■ THE TASK
Print the listing below exactly.

---- RECORDS FOR THE TASK

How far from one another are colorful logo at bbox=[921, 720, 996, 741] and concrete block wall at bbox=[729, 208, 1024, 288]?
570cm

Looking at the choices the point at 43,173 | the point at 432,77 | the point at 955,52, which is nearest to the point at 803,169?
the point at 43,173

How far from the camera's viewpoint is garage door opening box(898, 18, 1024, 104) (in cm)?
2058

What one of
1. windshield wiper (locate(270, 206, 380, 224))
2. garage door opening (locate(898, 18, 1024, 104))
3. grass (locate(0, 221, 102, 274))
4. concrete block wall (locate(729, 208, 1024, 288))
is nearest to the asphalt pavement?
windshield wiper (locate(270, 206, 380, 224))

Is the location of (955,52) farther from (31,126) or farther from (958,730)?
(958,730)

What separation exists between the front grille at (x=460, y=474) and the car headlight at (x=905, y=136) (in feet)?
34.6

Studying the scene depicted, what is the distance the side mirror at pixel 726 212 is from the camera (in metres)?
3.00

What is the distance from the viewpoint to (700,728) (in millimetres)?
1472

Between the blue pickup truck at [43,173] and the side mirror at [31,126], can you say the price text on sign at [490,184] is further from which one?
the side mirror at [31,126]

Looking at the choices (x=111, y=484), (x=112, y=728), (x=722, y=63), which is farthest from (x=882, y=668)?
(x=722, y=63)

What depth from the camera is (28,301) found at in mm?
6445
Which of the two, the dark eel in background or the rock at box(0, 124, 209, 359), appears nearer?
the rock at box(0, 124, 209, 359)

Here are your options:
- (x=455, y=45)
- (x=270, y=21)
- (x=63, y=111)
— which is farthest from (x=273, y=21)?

--------

■ EXERCISE ANSWER
How far from one another are colorful logo at bbox=[921, 720, 996, 741] and concrete block wall at bbox=[729, 208, 1024, 288]?
570cm

Looking at the choices the point at 43,173 | the point at 432,77 | the point at 955,52, which is nearest to the point at 803,169?
the point at 43,173

How far from the camera's viewpoint is garage door opening box(898, 18, 1024, 104) (in cm)?
2058

What one of
1. windshield wiper (locate(270, 206, 380, 224))
2. garage door opening (locate(898, 18, 1024, 104))
3. grass (locate(0, 221, 102, 274))
4. concrete block wall (locate(729, 208, 1024, 288))
is nearest to the asphalt pavement?
windshield wiper (locate(270, 206, 380, 224))

Is the location of (955,52) farther from (31,126) or farther from (958,730)?
(958,730)

What separation exists between the front grille at (x=460, y=474) and the car headlight at (x=905, y=136) (in feet)?
34.6

Studying the scene depicted, what is the distance the side mirror at pixel 726 212 is from the camera (in metres)?
3.00

What is the distance from the viewpoint to (700,728) (in millimetres)?
1472

Between the blue pickup truck at [43,173] and the side mirror at [31,126], can you say the price text on sign at [490,184] is further from which one?
the side mirror at [31,126]

Looking at the choices (x=111, y=484), (x=112, y=728), (x=722, y=63), which is farthest from (x=882, y=668)?
(x=722, y=63)

What depth from the camera is (28,301) found at in mm?
6445
Which of the two, the dark eel in background or the rock at box(0, 124, 209, 359), appears nearer?
the rock at box(0, 124, 209, 359)

Here are your options:
- (x=455, y=45)
- (x=270, y=21)
- (x=63, y=111)
— which is farthest from (x=273, y=21)?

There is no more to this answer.